• _Description of the task_: Retype every item below verbatim, changing nothing.

● ● ●

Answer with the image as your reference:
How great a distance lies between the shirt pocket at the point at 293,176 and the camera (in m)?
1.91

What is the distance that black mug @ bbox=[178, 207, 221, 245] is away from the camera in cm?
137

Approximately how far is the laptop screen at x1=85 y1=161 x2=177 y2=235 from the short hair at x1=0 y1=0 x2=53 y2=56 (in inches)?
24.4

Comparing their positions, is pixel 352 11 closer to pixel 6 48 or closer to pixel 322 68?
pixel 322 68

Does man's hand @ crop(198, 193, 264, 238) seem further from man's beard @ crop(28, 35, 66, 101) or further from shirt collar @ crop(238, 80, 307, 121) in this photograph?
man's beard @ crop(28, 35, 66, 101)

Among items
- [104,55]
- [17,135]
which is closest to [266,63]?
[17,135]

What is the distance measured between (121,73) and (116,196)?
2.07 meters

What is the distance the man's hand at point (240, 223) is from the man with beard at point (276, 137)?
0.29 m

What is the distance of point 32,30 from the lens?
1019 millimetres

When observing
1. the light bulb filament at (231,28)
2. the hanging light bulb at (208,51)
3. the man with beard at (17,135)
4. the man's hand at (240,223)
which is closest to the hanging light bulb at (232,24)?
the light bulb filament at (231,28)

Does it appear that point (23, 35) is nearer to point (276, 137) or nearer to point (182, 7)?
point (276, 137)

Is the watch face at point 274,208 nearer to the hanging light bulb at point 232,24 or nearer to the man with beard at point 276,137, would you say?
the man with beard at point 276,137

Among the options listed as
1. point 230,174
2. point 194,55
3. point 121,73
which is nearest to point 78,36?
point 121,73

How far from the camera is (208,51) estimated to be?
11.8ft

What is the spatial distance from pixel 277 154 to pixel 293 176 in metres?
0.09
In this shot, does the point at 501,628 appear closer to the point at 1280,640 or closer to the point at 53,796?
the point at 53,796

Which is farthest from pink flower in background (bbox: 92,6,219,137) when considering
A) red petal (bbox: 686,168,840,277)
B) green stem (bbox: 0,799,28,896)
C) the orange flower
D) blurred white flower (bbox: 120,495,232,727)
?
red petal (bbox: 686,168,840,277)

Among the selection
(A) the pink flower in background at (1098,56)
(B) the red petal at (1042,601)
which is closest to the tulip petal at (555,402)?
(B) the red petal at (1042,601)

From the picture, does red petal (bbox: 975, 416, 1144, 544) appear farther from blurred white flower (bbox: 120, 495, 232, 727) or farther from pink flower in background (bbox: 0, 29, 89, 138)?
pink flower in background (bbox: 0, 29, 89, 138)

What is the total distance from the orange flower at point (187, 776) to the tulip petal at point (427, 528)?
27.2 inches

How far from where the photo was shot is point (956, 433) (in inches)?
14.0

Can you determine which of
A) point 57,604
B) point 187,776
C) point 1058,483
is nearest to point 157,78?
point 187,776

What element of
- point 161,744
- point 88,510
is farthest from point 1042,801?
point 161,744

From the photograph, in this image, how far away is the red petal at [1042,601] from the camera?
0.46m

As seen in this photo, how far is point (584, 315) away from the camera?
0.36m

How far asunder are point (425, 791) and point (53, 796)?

● ● ●

• _Reply to the task_:
Answer with the image as your reference:
How great a distance lies between the shirt pocket at the point at 293,176 and the camera (in m)?
1.91

What is the distance that black mug @ bbox=[178, 207, 221, 245] is away from the camera in cm?
137

Approximately how far is the laptop screen at x1=85 y1=161 x2=177 y2=235 from the short hair at x1=0 y1=0 x2=53 y2=56 (in inches)?
24.4

Comparing their positions, is pixel 352 11 closer to pixel 6 48 or closer to pixel 322 68?
pixel 322 68

Does man's hand @ crop(198, 193, 264, 238) seem further from man's beard @ crop(28, 35, 66, 101) or further from shirt collar @ crop(238, 80, 307, 121) in this photograph?
man's beard @ crop(28, 35, 66, 101)

Among items
- [104,55]
- [17,135]
which is closest to [266,63]?
[17,135]

What is the distance measured between (121,73) and (116,196)?
2.07 meters

What is the distance the man's hand at point (240, 223) is from the man with beard at point (276, 137)?
0.29 m

What is the distance of point 32,30 from the lens?
1019 millimetres

When observing
1. the light bulb filament at (231,28)
2. the hanging light bulb at (208,51)
3. the man with beard at (17,135)
4. the man's hand at (240,223)
which is closest to the hanging light bulb at (232,24)?
the light bulb filament at (231,28)

Does it appear that point (23, 35) is nearer to point (276, 137) or nearer to point (182, 7)?
point (276, 137)

Is the watch face at point 274,208 nearer to the hanging light bulb at point 232,24 or nearer to the man with beard at point 276,137, would you say?
the man with beard at point 276,137

Among the options listed as
1. point 230,174
2. point 194,55
3. point 121,73
which is nearest to point 78,36?
point 121,73

How far from the camera is (208,51) estimated to be?
11.8ft

What is the spatial distance from pixel 277 154 to pixel 293 176 in metres?
0.09
In this shot, does the point at 501,628 appear closer to the point at 1280,640 or closer to the point at 53,796?
the point at 53,796

Which is farthest from pink flower in background (bbox: 92,6,219,137) when considering
A) red petal (bbox: 686,168,840,277)
B) green stem (bbox: 0,799,28,896)
C) the orange flower
D) blurred white flower (bbox: 120,495,232,727)
?
red petal (bbox: 686,168,840,277)

Among the selection
(A) the pink flower in background at (1098,56)
(B) the red petal at (1042,601)
which is closest to the tulip petal at (555,402)?
(B) the red petal at (1042,601)

From the picture, does red petal (bbox: 975, 416, 1144, 544) appear farther from blurred white flower (bbox: 120, 495, 232, 727) or farther from pink flower in background (bbox: 0, 29, 89, 138)?
pink flower in background (bbox: 0, 29, 89, 138)

What is the total distance from the orange flower at point (187, 776) to the tulip petal at point (427, 528)?
27.2 inches

How far from where the photo was shot is point (956, 433) (in inches)?
14.0

Can you determine which of
A) point 57,604
B) point 187,776
C) point 1058,483
is nearest to point 157,78?
point 187,776

What element of
- point 161,744
- point 88,510
is farthest from point 1042,801?
point 161,744

From the photograph, in this image, how far away is the red petal at [1042,601] from the camera?
0.46m

As seen in this photo, how far is point (584, 315) away from the camera?
0.36m

How far asunder are point (425, 791) and point (53, 796)?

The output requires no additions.